◆ **PROBLEM**
From the entries below, copy out all lines holding "vote".

DATA TO EXAMINE section start

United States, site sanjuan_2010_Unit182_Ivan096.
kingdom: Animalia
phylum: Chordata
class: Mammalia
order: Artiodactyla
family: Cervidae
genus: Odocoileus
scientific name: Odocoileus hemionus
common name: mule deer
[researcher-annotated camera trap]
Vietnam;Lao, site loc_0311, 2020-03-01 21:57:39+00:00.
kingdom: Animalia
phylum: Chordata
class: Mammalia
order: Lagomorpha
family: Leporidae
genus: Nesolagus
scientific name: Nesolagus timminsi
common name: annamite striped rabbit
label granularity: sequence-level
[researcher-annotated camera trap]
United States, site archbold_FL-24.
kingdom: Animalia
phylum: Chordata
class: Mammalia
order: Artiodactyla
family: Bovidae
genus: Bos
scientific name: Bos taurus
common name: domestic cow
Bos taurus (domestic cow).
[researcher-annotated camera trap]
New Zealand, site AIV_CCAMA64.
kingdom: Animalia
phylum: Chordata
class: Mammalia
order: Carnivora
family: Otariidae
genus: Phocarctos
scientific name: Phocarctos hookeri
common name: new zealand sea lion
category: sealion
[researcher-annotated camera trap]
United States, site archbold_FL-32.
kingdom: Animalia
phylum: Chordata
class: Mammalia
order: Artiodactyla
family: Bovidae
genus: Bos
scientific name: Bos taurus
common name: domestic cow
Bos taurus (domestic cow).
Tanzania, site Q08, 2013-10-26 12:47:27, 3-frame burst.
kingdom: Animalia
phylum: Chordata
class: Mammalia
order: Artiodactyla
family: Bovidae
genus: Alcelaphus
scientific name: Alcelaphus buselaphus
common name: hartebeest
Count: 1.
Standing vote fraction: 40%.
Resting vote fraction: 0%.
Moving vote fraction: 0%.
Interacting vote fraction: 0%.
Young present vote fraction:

DATA TO EXAMINE section end

◆ **ANSWER TO THE EXERCISE**
Standing vote fraction: 40%.
Resting vote fraction: 0%.
Moving vote fraction: 0%.
Interacting vote fraction: 0%.
Young present vote fraction:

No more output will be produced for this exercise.